Distesa, mi ordina di tenere la bocca aperta; lo sento incombere su di me, anche se tengo gli occhi chiusi: ne sento il calore, il respiro, la presenza. So cosa sta per fare e sto già tremando.
Il suo sputo mi cola sulla lingua e in bocca.
Gemo e mi dibatto in preda allo schifo.
Non posso farne a meno, è più forte di me: mi fa schifo questo liquido viscoso e caldo che mi cola dentro col suo vago gusto di caffè. Chiudo la bocca, sbavo, lo faccio colare fuori, lungo le guance, strillando e rigirandomi.
Mi ordina di nuovo di aprire la bocca. Strizzo gli occhi e lo faccio, controvoglia, il viso contratto in una smorfia, implorando mentalmente pietà, ma lo faccio.
Eccolo, ancora, silenzioso e viscido; è tantissimo e faccio le bolle, schiumando, sputandolo, versandolo fuori dalla mia bocca. Lo stomaco mi si contrae per il senso di umiliazione che provo, per lo schifo che sento, per il piacere oscuro che mi rimescola i visceri: sono Sua, da usare come preferisce. Ricevo quanto mi dà.
Ma è comunque più forte di me: in mancanza di un esplicito ordine che mi obblighi diversamente, rimetto la sua saliva fuori di me, a impiastrarmi la faccia.
Più tardi, mi mette il morso. Dieci centimetri di gomma dura di traverso alla bocca, che mi impediscono di richiuderla o anche solo di accostare le labbra.

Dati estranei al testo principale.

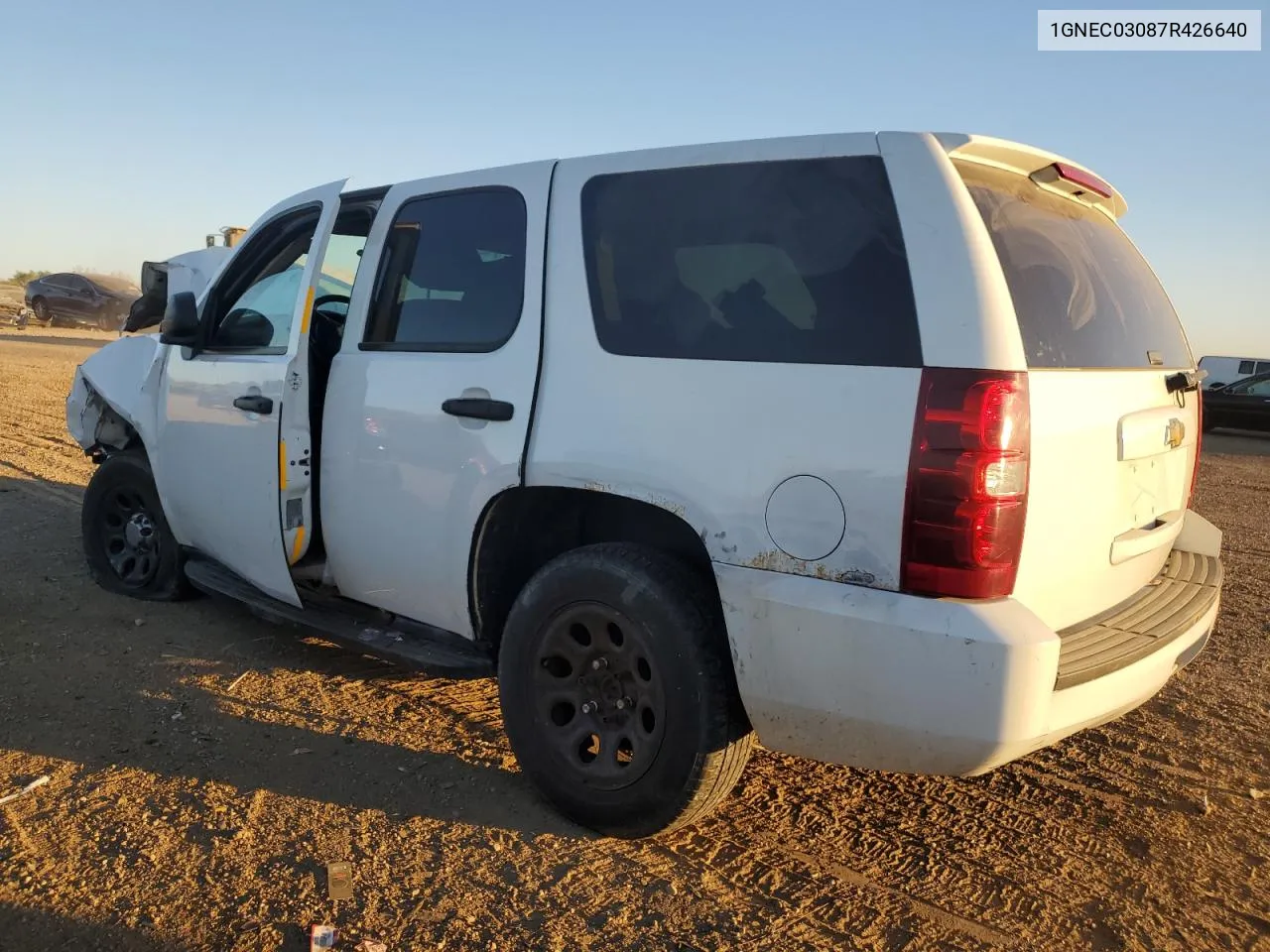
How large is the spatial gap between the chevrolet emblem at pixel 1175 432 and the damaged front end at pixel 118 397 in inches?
173

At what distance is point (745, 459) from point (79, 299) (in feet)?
98.7

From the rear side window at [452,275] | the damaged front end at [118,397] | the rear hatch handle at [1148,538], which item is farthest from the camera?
the damaged front end at [118,397]

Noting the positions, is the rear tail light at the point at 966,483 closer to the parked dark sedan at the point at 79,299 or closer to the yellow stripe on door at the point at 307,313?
the yellow stripe on door at the point at 307,313

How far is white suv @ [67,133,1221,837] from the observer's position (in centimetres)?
228

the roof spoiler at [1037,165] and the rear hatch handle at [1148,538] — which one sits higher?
the roof spoiler at [1037,165]

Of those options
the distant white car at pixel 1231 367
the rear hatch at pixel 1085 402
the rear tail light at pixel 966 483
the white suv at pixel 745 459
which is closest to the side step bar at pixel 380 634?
the white suv at pixel 745 459

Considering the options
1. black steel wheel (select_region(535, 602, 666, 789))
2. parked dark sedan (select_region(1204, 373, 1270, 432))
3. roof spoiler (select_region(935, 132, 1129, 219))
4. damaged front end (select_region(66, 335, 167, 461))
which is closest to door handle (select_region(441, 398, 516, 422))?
black steel wheel (select_region(535, 602, 666, 789))

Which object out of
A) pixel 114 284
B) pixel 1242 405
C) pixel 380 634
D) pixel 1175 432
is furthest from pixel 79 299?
pixel 1175 432

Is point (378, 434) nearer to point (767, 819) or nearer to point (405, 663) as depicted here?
point (405, 663)

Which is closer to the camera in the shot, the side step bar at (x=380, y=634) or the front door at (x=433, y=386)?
the front door at (x=433, y=386)

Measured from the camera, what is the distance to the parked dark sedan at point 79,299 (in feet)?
88.4

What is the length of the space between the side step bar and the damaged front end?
1076 mm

Di nuovo distesa, lo sento di nuovo sopra di me; tremo, stringo i pugni, tengo gli occhi chiusi e spero che non lo faccia… ma naturalmente lo fa: con perfetta precisione sento il suo sputo insinuarsi tra il morso e il mio labbro inferiore, mi cola in bocca e sul mento, mi scivola sulla lingua.
Non posso più opporre alcun trucco per rigettarlo. Sento la sua saliva in gola.
Emetto versi, contraggo la faccia, mi dibatto ancora, giro la testa a destra e a sinistra ma non ho alcuno scampo.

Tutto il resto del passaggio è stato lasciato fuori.